— Start of Source records —
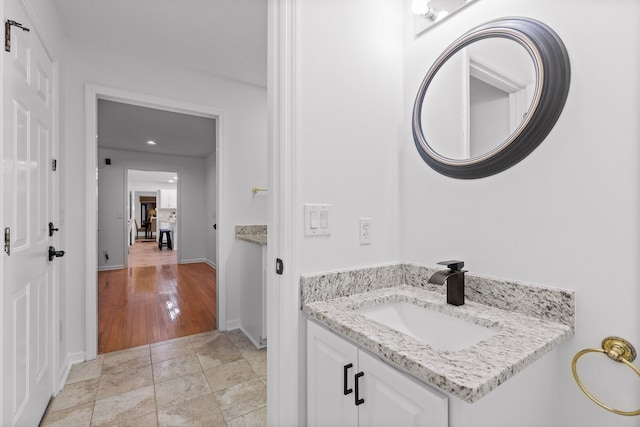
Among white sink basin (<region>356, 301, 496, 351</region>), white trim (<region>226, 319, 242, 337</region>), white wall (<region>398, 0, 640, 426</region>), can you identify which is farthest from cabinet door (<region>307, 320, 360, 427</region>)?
white trim (<region>226, 319, 242, 337</region>)

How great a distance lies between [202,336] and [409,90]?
2.50 metres

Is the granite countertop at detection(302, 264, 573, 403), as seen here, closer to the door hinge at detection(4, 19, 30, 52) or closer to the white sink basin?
the white sink basin

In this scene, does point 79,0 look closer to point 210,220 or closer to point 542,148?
point 542,148

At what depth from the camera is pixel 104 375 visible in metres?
1.95

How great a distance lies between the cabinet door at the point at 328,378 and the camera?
83cm

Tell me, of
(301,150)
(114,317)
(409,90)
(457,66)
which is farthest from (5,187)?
(114,317)

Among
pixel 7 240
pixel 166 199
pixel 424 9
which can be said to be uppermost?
pixel 424 9

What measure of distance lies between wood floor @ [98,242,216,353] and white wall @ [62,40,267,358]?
459mm

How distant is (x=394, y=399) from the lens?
0.69 metres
— End of Source records —
• [To do]:
Please reproduce every entry above word for word, leaving out the pictures.

• [Worked answer]:
Among white sink basin (<region>356, 301, 496, 351</region>), white trim (<region>226, 319, 242, 337</region>), white wall (<region>398, 0, 640, 426</region>), can you identify which is farthest from cabinet door (<region>307, 320, 360, 427</region>)?
white trim (<region>226, 319, 242, 337</region>)

How great a distance lies between [202,336] and [409,90]?
2.50 metres

Is the granite countertop at detection(302, 264, 573, 403), as seen here, closer to the door hinge at detection(4, 19, 30, 52) or closer to the white sink basin?
the white sink basin

In this scene, does point 79,0 look closer to point 210,220 or closer to point 542,148?
point 542,148

At what depth from the camera is pixel 104 375 visible in metres?
1.95

How great a distance lies between the cabinet door at the point at 328,378 and the camera?
83cm

Tell me, of
(301,150)
(114,317)
(409,90)
(457,66)
which is farthest from (5,187)?
(114,317)

Among
pixel 7 240
pixel 166 199
pixel 424 9
which can be said to be uppermost?
pixel 424 9

What measure of distance lies between wood floor @ [98,242,216,353] and white wall @ [62,40,267,358]?
459mm

How distant is (x=394, y=399) from the lens?
0.69 metres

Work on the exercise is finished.